I have really curly hair and never used mixed chicks products, but have found some simple, more common products and methods to use for my hair. The main things I find that helps is moisturizing and conditioning. I don't normally use any special, expensive products, but washing often with moisturizing conditioner and keeping the dry hair hydrated with a glycerin-based moisturizing cream or spray helps so much. I also know of a website created by a biracial woman that I think would help you out a lot: Biracial Hair Site. Please check it out because she has some great advice!


----------



## lapuce (May 30, 2008)

Thank you so much for posting the link about the biracial hair site.It is very helpful!!!


----------



## monniej (May 30, 2008)

Originally Posted by *alicia8406* /img/forum/go_quote.gif I have really curly hair and never used mixed chicks products, but have found some simple, more common products and methods to use for my hair. The main things I find that helps is moisturizing and conditioning.

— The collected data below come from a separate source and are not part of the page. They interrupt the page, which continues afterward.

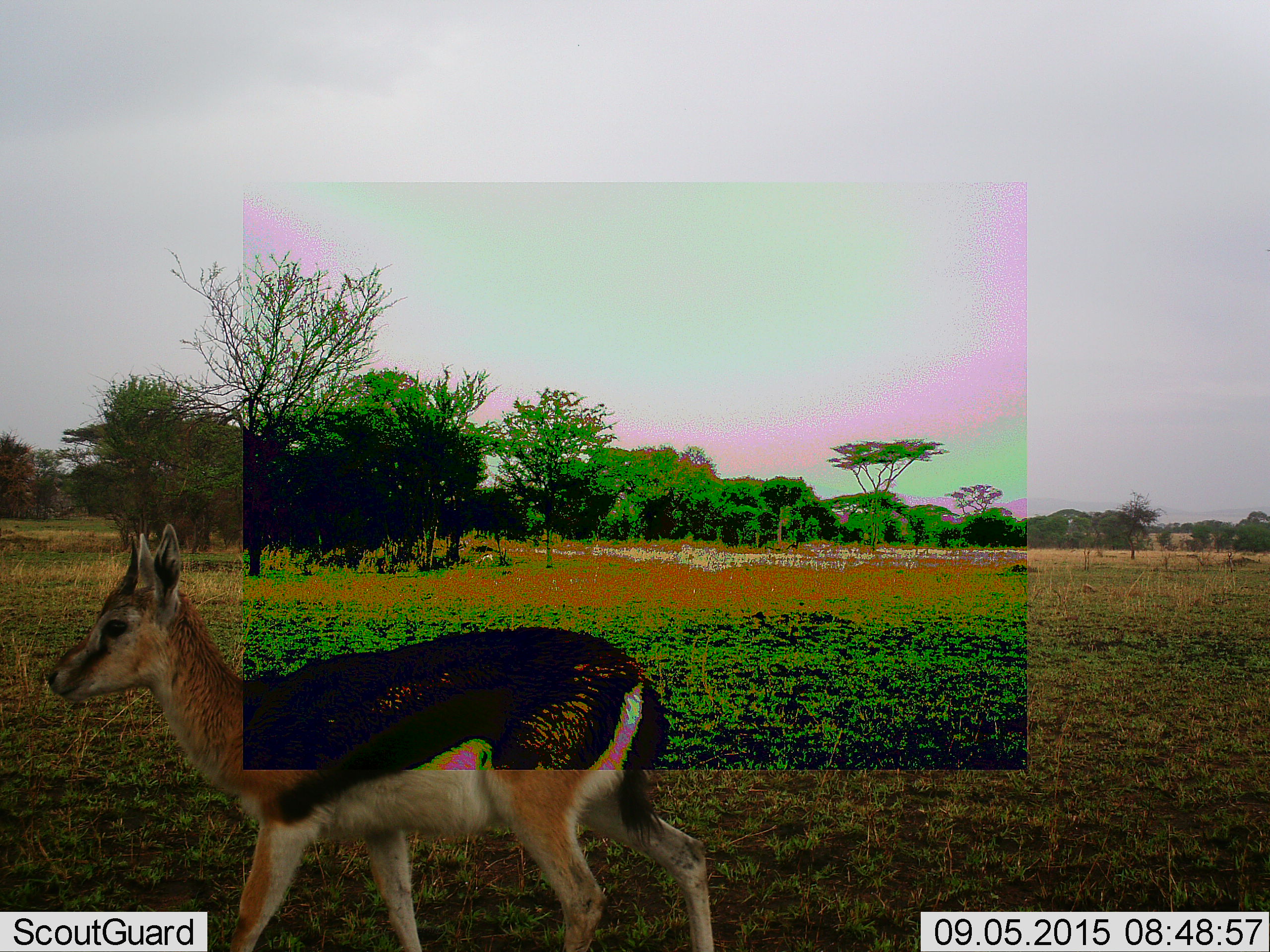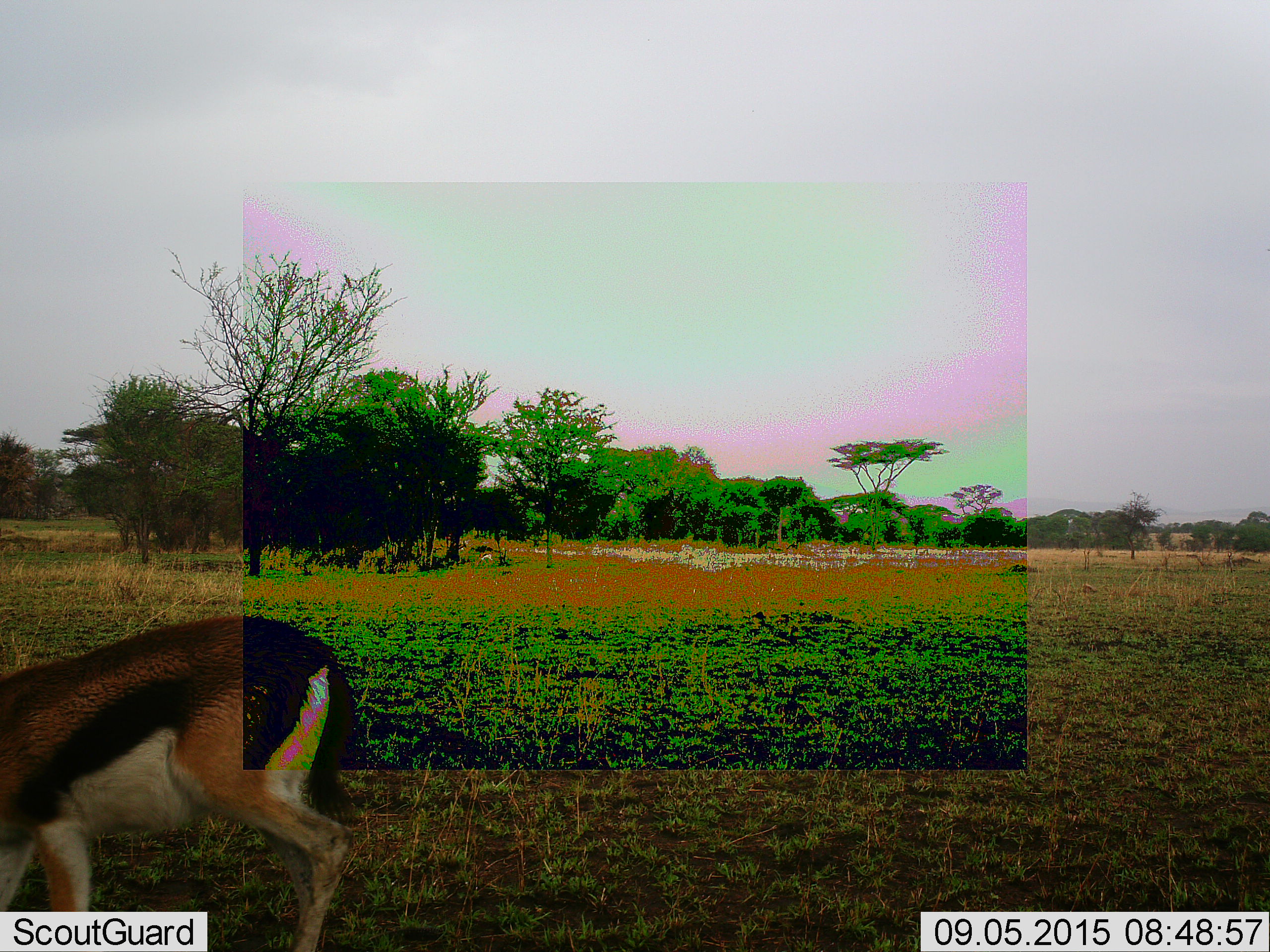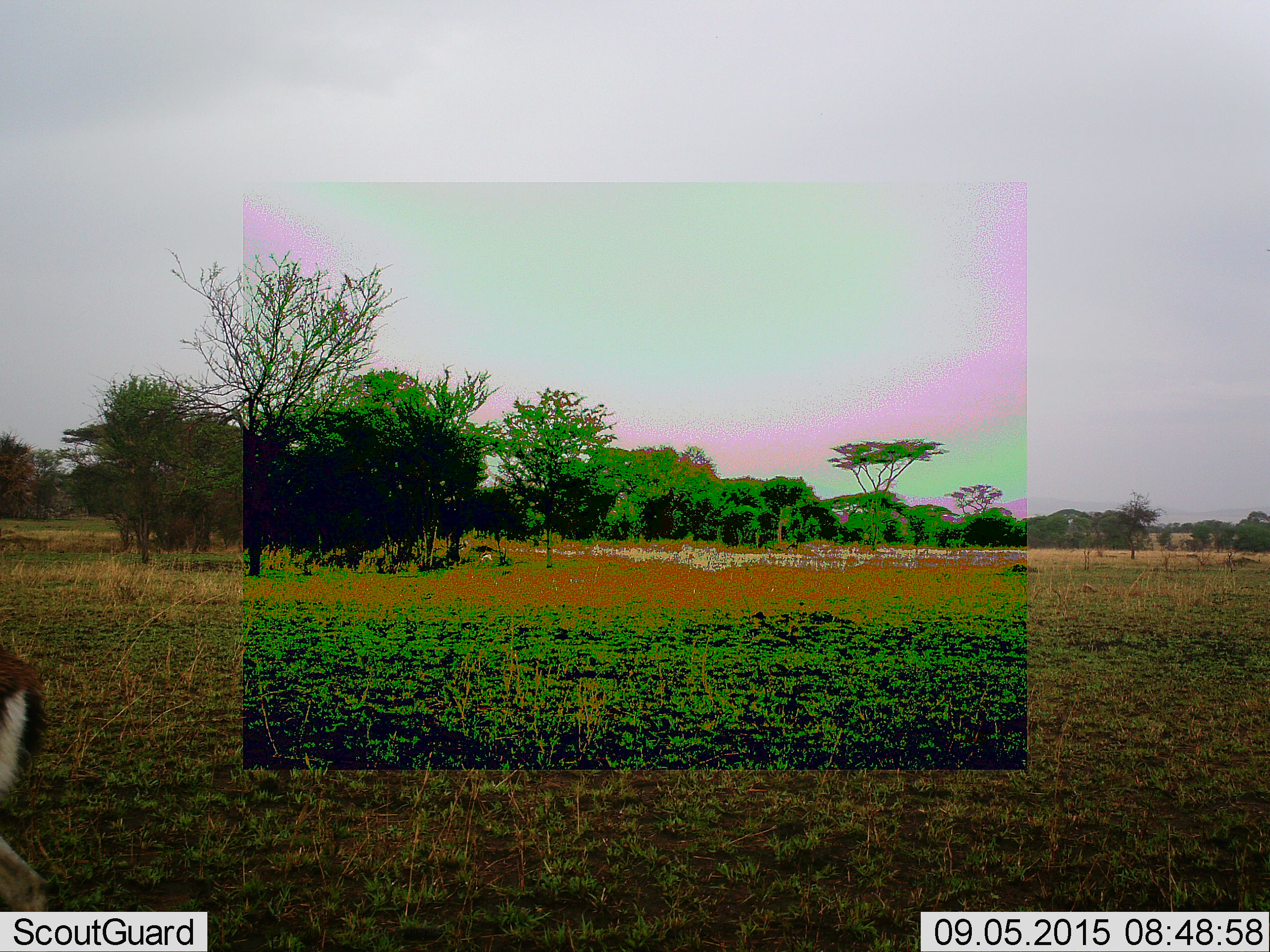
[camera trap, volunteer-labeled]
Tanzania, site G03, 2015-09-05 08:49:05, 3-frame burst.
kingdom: Animalia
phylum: Chordata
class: Mammalia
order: Artiodactyla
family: Bovidae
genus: Eudorcas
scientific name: Eudorcas thomsonii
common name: thomson's gazelle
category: gazellethomsons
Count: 1.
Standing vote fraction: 31%.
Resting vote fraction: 0%.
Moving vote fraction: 81%.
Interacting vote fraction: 0%.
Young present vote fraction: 25%.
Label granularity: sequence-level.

I don't normally use any special, expensive products, but washing often with moisturizing conditioner and keeping the dry hair hydrated with a glycerin-based moisturizing cream or spray helps so much. I also know of a website created by a biracial woman that I think would help you out a lot: Biracial Hair Site. Please check it out because she has some great advice! wow! what an amazing site, alicia! thanks so much for the link. i found out things i'm doing wrong, but was very pleased that i'm doing a lot of things right! i was so please to find out that i can leave in the conditioner for more control and actually do more good for my hair. maybe i can even get rid of my gels and moisturizers! i always wondered about that! great info!


----------



## dentaldee (May 30, 2008)

I second the frizzoff.com.........curl keeper is all Justine uses


----------



## dcole710 (May 30, 2008)

I used a couple of the Mixed Chicks products about two years ago. It made my hair feel really soft but I've used other products that were much better for my curls. Right now I use products from a Dominican line called Silicon Mix and they've completely transformed my hair.

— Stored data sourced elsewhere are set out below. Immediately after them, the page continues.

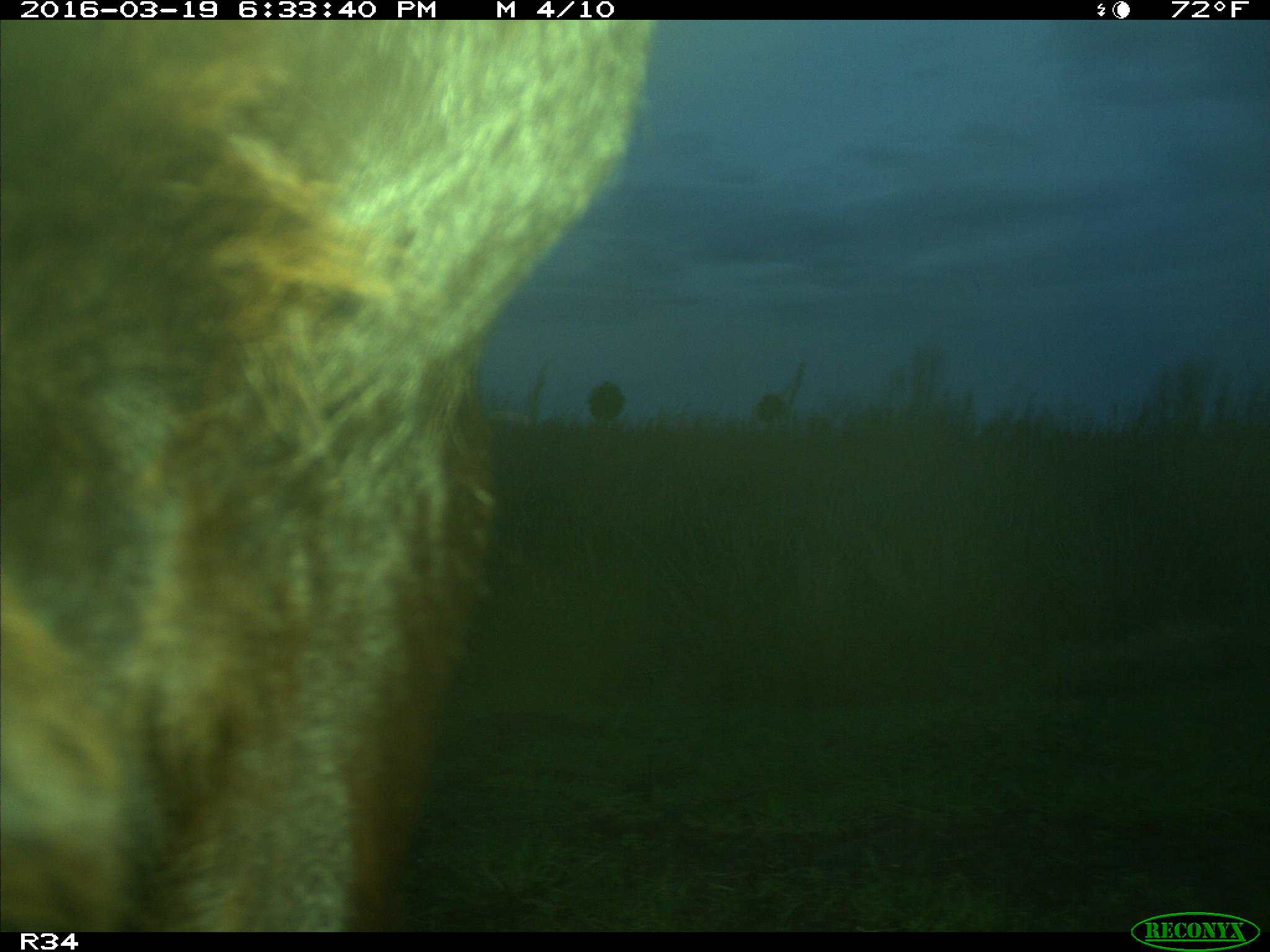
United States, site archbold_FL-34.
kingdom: Animalia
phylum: Chordata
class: Mammalia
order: Artiodactyla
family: Bovidae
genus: Bos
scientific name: Bos taurus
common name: domestic cow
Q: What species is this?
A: Bos taurus (domestic cow).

The Biracial Hair Site seemed to have some really good techniques. I never thought to leave in the actual conditioner instead of using a seperate 'leave-in conditioner'


----------



## iron7 (Jun 14, 2008)

Mixed Chicks rocks! It takes away all frizz and defines my curls and it is nice and soft afterward. Make sure you follow their directions and remember curly people, don't shampoo too often. go to mixedchicks.net for info.


----------



## ivette (Jun 14, 2008)

i'm not a mixed chick but i do have very curly hair. adult hair differs from children's hair(i've heard) so i don't think what i use will be very helpful. anyway,to answer your question i just mix gel with hairstyling cream.

there's a book called curly girl by lorraine massey(i think). she's a hair stylist who specializes in cutting curly hair. There's a section of the book on children's hair.

you might want to look at that. i have the book and i love it.


----------



## creolesugar (Jul 7, 2009)

I'm multiracial (hence my username Creole hehe), and I didn't like Mixed Chicks' Leave In Conditioner only because of the smell. As for its shampoo, there are drying ingredients in the formula, such as sulfates. Watch out for any shampoo that has that sort of ingredient early in the list. However, you can save money by adding any existing hair oils to a "bad" shampoo. Shake up the mixture, and the oil will counteract the moisture imbalances caused by sulfates, which strip curly hair of its natural oils. Also, make sure to get more moisture into your hair regimen than protein. A lot of conditioners make the hair so hard that it breaks off because those products don't maintain the moisture balance. Again, check ingredient lists. Nothing wrong with sulfates and proteins, but you must use them in moderation. Sulfates are good for clarifying and removing buildup from the scalp. Protein is good for strengthening the hair. Too much, though, and the hair becomes unhealthy.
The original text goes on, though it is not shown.